Panneaux « sol glissant » : où les poser et combien il en faut

Le panneau « sol glissant » est l’équipement le moins cher du chariot et celui qui évite les incidents les plus coûteux. Encore faut-il le poser au bon endroit, en bon nombre, et le retirer au bon moment.
Ce qu’il signale vraiment
Le pictogramme normalisé — un personnage qui glisse dans un triangle jaune à bordure noire — correspond au symbole d’avertissement de la norme ISO 7010. Un panneau lisible à 5 ou 6 mètres, sur fond jaune, reste identifiable même sans lire le texte, ce qui compte dans un établissement recevant du public multilingue.
Où le poser
La règle est simple : le panneau doit être visible avant que la personne n’entre dans la zone humide, pas au milieu.
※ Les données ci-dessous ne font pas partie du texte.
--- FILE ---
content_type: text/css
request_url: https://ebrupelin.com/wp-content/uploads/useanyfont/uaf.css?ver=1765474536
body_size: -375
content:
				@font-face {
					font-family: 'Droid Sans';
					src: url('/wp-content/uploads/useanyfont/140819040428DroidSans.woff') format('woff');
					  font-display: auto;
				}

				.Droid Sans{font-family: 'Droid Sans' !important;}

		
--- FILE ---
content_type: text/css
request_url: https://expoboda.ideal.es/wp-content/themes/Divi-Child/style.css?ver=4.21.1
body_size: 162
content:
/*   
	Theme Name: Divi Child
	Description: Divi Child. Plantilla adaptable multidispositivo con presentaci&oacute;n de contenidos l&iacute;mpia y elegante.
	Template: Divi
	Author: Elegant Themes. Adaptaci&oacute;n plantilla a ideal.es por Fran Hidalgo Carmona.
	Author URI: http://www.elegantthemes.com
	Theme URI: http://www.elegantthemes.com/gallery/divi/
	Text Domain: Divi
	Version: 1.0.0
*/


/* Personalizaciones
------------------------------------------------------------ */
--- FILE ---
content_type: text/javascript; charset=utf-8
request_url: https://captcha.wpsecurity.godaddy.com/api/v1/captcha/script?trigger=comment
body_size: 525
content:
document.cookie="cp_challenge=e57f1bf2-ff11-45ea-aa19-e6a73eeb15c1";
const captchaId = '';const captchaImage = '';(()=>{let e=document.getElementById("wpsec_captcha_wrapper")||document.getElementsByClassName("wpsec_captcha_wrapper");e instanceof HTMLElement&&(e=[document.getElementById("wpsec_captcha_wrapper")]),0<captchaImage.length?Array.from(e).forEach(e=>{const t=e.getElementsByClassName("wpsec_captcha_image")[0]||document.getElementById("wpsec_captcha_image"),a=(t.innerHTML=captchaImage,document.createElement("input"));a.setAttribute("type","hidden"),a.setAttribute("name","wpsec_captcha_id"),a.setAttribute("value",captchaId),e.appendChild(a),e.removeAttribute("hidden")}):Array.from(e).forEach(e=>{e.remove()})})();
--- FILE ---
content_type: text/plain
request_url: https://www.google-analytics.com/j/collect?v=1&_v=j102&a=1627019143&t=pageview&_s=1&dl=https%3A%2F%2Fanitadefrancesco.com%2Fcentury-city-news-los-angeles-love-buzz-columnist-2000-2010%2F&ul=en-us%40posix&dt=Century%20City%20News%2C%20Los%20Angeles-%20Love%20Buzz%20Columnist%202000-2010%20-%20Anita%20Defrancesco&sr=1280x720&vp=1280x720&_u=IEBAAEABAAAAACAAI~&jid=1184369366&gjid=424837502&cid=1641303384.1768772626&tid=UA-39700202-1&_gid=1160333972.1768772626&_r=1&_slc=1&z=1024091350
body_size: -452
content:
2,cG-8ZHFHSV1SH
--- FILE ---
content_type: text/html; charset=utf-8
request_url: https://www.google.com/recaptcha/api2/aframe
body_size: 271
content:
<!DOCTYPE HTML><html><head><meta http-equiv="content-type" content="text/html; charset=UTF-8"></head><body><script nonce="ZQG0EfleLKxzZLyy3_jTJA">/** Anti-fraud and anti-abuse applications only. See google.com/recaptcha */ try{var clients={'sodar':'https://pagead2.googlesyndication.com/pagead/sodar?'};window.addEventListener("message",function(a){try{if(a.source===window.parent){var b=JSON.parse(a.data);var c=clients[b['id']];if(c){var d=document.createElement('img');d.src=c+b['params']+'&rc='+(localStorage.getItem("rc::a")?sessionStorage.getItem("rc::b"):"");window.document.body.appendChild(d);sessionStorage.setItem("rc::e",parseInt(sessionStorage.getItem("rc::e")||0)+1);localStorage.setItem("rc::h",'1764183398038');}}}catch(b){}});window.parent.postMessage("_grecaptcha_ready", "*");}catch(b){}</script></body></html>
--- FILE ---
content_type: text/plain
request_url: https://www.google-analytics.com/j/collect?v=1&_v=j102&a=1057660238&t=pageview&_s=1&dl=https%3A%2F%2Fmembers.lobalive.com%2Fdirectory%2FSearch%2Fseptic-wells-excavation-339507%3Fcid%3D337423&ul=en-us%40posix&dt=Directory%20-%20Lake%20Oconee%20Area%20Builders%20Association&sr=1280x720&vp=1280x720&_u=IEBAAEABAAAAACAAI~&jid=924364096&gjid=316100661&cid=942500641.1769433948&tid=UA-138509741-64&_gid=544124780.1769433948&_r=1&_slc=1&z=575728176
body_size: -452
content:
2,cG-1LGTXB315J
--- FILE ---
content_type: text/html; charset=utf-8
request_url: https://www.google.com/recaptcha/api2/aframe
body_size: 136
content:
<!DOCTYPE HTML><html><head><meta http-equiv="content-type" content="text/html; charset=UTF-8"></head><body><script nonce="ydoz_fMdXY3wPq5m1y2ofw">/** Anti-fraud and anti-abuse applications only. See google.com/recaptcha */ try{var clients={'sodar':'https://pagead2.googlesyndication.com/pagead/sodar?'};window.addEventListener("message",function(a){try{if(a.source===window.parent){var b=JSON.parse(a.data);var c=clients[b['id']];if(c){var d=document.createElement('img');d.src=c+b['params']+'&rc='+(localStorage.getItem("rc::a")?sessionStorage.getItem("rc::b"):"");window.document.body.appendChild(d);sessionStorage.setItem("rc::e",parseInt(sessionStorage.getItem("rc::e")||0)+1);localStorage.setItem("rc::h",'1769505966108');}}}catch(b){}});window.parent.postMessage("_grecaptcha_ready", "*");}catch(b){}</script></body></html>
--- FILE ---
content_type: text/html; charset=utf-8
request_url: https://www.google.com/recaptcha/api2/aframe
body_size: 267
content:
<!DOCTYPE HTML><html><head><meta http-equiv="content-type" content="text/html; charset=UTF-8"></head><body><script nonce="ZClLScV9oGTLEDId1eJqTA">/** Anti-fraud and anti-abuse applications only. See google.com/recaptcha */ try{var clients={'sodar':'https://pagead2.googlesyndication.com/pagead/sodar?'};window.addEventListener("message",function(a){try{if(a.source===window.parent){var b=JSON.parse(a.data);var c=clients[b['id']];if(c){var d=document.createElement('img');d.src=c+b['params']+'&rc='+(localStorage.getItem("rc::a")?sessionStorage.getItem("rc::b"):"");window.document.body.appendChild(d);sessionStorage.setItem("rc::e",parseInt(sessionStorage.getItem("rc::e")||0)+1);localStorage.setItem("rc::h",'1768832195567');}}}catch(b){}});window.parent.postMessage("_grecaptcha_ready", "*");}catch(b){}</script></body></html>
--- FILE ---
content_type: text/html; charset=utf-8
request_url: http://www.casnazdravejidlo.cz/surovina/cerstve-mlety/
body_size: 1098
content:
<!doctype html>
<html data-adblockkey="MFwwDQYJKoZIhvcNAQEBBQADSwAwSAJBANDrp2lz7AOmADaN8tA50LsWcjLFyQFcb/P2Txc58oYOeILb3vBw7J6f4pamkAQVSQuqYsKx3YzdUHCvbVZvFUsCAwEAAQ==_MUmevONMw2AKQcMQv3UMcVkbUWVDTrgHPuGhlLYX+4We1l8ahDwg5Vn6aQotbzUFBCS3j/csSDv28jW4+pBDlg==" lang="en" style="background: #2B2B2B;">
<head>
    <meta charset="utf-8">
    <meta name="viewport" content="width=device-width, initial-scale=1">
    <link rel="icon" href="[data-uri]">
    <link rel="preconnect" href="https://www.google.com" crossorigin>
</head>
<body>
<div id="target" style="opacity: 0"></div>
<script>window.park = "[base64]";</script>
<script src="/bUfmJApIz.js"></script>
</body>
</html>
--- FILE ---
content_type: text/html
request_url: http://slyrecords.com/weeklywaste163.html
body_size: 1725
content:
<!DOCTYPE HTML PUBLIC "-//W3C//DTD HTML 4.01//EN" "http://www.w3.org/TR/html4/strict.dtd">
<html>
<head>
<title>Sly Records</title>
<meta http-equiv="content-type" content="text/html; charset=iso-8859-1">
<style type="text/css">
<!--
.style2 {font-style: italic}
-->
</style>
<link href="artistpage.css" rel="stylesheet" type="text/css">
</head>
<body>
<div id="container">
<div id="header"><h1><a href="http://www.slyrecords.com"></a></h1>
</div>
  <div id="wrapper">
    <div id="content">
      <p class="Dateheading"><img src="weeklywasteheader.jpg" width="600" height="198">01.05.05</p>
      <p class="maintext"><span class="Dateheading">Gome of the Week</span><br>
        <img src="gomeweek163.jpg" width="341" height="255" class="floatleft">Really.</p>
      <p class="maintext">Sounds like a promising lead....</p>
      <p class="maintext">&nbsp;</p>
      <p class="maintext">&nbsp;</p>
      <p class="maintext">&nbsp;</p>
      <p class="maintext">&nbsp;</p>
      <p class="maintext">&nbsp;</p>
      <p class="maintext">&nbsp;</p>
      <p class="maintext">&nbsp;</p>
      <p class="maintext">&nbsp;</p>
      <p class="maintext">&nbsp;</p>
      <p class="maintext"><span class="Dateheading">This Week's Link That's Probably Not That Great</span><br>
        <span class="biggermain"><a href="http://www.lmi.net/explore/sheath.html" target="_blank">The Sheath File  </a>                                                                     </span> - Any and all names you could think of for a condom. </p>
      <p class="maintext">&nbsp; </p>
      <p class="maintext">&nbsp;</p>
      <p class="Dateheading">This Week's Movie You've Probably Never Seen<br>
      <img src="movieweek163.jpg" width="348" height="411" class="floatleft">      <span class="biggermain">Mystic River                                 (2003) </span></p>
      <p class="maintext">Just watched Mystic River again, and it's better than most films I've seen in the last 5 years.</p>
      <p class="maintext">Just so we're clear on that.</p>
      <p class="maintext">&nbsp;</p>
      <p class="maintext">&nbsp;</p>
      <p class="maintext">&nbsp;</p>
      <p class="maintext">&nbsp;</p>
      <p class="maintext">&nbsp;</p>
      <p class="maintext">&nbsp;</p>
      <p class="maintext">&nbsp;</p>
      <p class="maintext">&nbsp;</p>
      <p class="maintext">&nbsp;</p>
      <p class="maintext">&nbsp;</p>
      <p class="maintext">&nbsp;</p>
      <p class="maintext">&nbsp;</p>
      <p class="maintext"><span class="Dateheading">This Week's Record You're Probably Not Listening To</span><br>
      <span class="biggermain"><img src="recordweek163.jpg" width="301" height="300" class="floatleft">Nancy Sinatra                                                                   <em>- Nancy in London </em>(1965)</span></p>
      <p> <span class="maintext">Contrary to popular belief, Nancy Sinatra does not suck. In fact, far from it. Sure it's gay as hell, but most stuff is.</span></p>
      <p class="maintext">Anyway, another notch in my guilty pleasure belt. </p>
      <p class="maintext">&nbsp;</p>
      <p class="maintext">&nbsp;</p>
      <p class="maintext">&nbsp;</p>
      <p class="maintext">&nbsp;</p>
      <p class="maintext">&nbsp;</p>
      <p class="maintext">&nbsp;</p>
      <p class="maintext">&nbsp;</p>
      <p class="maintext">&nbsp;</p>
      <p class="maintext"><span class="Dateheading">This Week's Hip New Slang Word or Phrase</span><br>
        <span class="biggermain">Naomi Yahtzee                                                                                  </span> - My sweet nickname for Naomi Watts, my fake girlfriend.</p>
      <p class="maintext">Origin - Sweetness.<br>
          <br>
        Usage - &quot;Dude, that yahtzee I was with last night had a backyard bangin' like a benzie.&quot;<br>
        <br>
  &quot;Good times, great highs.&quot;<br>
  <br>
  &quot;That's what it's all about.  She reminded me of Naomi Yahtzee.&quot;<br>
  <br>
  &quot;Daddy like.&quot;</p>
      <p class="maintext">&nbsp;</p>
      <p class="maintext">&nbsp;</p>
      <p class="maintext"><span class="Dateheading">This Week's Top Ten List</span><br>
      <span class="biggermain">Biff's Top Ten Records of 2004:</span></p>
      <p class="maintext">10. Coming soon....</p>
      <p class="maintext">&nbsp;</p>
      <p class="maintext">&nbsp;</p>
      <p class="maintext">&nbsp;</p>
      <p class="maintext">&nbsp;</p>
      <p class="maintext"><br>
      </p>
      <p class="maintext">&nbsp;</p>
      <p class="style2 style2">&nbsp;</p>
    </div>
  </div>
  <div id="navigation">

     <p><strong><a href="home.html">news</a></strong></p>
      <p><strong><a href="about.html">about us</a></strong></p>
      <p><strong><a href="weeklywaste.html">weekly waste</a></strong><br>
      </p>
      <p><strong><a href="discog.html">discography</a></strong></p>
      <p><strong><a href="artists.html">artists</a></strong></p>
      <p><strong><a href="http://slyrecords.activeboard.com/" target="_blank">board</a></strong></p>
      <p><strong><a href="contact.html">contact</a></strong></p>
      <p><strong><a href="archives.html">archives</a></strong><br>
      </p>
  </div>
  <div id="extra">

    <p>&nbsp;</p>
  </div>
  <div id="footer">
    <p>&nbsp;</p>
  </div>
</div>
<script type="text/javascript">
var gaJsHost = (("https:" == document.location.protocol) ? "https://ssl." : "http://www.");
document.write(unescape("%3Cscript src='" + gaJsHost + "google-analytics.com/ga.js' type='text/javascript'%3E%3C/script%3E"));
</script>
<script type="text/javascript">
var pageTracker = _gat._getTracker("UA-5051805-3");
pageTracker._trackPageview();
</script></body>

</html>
Concrètement, on en pose un à chaque accès de la zone traitée — les deux extrémités d’un couloir, la sortie d’un escalier, le débouché d’un ascenseur, le seuil d’une porte battante.
Combien il en faut
Comptez un panneau tous les 8 à 10 mètres dans un couloir long, et un par accès quel que soit le linéaire. Un hall d’entrée avec trois issues demande trois panneaux, même si la surface mouillée est petite : c’est le nombre d’accès qui commande, pas la surface. En escalier, un panneau en haut et un en bas.
Panneau, cône ou barrière ?
Le panneau en A (deux faces) est le standard : il se replie à plat sur le chariot. Le cône tient mieux dans les courants d’air et sur les zones de passage de chariots. La barrière extensible s’impose quand il faut réellement interdire l’accès — décapage, sol détrempé, travaux — car un panneau signale sans empêcher.
L’erreur classique
Laisser le panneau en place une fois le sol sec. Un panneau permanent perd tout effet d’alerte : les usagers cessent de le voir et l’ignorent le jour où le sol est réellement glissant. Le retrait fait partie de la prestation, au même titre que la pose.